Il che non deve sorprendere, giacché i gruppi come J Street sono ancora fermi al vecchio paradigma secondo cui la chiave per arrivare alla pace sta tutta nel fatto che Israele faccia sempre più concessioni. Ma la storia ci racconta una cosa diversa. Se l’altra parte è stata avvelenata al punto da desiderare la nostra distruzione più di quanto non desideri la pace, fare concessioni unilaterali peggiora solo le cose, come si visto dopo il ritiro dalla striscia di Gaza. Ma ammettere questa sobria realtà devasterebbe il marketing e la raccolta fondi di J Street. Troppo difficile e scomodo. Richiederebbe lo sforzo di produrre un pensiero più originale. Molto meglio attenersi pavidamente a slogan come “per la pace e per Israele” e alla necessità di “un dibattito politico ampio e pubblico”.
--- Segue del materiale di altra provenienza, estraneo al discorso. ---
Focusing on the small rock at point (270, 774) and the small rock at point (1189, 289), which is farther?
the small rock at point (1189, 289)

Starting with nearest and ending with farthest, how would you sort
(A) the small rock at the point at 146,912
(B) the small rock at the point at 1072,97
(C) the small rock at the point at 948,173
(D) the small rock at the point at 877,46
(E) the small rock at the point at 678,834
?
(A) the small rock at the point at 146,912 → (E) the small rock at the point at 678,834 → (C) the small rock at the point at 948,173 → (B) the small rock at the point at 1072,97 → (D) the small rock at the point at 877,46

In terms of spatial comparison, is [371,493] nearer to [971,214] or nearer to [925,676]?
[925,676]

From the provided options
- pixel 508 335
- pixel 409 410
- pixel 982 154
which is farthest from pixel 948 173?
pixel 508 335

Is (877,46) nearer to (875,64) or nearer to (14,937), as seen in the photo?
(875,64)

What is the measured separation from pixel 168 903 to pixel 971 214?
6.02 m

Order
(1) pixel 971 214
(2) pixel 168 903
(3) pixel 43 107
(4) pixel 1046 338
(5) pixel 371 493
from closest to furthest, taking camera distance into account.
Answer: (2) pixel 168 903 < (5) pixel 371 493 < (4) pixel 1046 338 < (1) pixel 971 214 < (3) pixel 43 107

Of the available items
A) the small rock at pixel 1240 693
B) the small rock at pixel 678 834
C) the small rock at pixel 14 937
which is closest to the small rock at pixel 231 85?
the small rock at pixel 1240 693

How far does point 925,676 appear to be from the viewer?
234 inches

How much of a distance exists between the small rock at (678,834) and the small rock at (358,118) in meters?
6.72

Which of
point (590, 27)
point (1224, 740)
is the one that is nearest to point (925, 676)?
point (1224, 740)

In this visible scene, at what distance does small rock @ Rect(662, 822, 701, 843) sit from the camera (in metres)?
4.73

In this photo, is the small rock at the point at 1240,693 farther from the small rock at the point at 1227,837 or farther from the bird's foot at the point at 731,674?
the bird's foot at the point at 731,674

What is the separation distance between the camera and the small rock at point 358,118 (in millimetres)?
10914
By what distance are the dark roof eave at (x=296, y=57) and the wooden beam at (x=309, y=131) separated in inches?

Questa idea che ciò che mancherebbe in questo preciso momento in Medio Oriente sarebbe un “sano dibattito” fra ebrei americani è una fantasia narcisistica. Molti ebrei americani “pro-pace e pro-Israele”, incluso me stesso, hanno fatto il pieno di dibattiti quando hanno sostenuto le tante concessioni per la pace fatte da Israele nel corso degli anni. Ora che la società israeliana ha deciso di procedere più cautamente, il fatto che non critichiamo il governo israeliano non significa che ci accodiamo ciecamente: significa semplicemente che siamo d’accordo. E il motivo per cui non gridiamo ad alta voce per la pace non è perché non disponiamo di un gruppo come J Street che ci aiuti ad esprimerci, ma perché vorremmo tanto vedere – giusto per cambiare – qualcuno dall’altra parte che grida per l’avvento della pace.
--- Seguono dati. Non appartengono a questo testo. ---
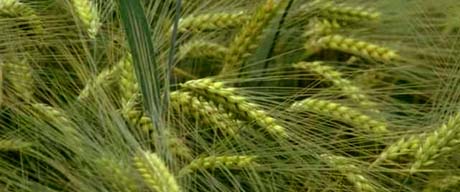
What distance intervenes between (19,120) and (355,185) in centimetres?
39

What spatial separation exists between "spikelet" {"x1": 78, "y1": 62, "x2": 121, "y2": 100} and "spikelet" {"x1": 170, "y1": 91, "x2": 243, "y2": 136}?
82 millimetres

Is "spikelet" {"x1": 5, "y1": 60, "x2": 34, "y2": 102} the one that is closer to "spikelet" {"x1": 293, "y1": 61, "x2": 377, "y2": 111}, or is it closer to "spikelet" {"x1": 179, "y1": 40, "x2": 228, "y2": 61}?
"spikelet" {"x1": 179, "y1": 40, "x2": 228, "y2": 61}

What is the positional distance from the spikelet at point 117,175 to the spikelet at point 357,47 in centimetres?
35

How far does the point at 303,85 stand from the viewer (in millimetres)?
1206

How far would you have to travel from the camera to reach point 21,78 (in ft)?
3.58

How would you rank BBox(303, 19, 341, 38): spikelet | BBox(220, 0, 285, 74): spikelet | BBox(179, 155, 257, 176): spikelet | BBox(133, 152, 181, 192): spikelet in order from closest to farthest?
BBox(133, 152, 181, 192): spikelet < BBox(179, 155, 257, 176): spikelet < BBox(220, 0, 285, 74): spikelet < BBox(303, 19, 341, 38): spikelet

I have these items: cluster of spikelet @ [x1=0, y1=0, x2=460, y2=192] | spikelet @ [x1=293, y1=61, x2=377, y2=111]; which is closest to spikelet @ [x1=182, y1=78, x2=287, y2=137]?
cluster of spikelet @ [x1=0, y1=0, x2=460, y2=192]

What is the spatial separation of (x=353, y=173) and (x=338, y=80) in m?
0.18

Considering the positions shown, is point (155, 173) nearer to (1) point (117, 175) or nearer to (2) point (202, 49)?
(1) point (117, 175)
Se si vuole il mio parere su quale sia la cosa di cui ha più bisogno, oggi, il Medio Oriente, ebbene non è una J Street, bensì una “A Street”. Vale a dire una organizzazione Araba che faccia ciò che nessuna organizzazione ebraica – di sinistra, di destra o di centro – potrebbe mai fare: mobilitare gli arabi moderati che vogliono la pace in nome della causa della coesistenza pacifica con lo stato del popolo ebraico. Se gli ebrei possono mobilitare i loro per la pace, perché mai non potrebbero farlo anche gli arabi? Perché mai gli ebrei dovrebbero avere l’esclusiva dell’autocritica e della pressione interna?
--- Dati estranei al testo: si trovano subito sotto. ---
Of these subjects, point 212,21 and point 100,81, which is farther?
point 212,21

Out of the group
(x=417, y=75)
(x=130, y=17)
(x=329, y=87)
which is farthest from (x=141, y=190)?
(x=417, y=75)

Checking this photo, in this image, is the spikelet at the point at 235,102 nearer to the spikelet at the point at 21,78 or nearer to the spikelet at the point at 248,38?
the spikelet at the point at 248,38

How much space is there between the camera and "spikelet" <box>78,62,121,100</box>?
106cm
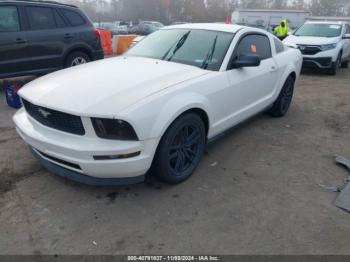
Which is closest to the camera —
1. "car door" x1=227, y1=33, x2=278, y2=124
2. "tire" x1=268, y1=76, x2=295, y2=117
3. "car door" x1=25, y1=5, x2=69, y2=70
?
"car door" x1=227, y1=33, x2=278, y2=124

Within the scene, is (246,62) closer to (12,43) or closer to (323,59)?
(12,43)

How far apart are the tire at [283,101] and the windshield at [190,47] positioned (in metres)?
1.91

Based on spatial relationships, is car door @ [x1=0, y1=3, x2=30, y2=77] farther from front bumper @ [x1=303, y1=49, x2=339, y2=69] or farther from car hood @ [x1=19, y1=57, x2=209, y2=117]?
front bumper @ [x1=303, y1=49, x2=339, y2=69]

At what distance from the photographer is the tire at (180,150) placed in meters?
3.13

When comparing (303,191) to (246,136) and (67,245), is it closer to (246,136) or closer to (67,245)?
(246,136)

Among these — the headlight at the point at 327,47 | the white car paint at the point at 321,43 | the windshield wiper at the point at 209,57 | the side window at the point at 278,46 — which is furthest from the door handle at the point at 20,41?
the headlight at the point at 327,47

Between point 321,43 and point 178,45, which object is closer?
point 178,45

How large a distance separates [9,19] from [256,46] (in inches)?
196

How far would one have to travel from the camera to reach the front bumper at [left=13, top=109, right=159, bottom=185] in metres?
2.78

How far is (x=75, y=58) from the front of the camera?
758 cm

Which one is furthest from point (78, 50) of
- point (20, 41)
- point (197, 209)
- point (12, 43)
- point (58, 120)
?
point (197, 209)

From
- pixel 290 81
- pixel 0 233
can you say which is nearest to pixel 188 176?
pixel 0 233

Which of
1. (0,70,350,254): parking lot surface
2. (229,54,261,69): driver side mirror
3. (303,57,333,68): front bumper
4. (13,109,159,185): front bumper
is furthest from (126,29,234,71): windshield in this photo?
(303,57,333,68): front bumper

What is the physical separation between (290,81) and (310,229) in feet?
11.4
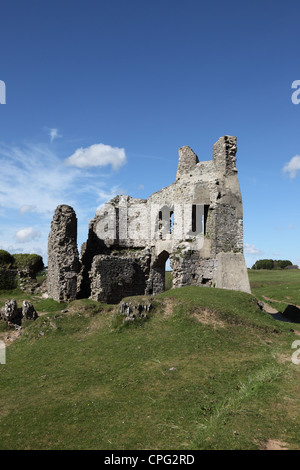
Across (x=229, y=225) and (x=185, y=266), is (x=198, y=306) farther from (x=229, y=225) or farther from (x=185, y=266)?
(x=229, y=225)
Si immagini quale trasformazione verrebbe impressa da un’organizzazione di alto profilo “pro-arabi e pro-pace” che facesse apertamente pressione sui leader palestinesi affinché demoliscano il sistema di indottrinamento all’odio anti-ebraico che opera nella società palestinese, un odio che si è fatto beffe di tutte le mosse verso la pace. Si immagini quale impatto sul processo di pace avrebbero 1.500 attivisti pacifisti palestinesi che si riunissero a Washington per una grande conferenza contro le campagne di odio?
Certo, suona come una pia illusione. Ma non più di quanto lo siano le obsolete illusioni partorite dal congresso di J Street.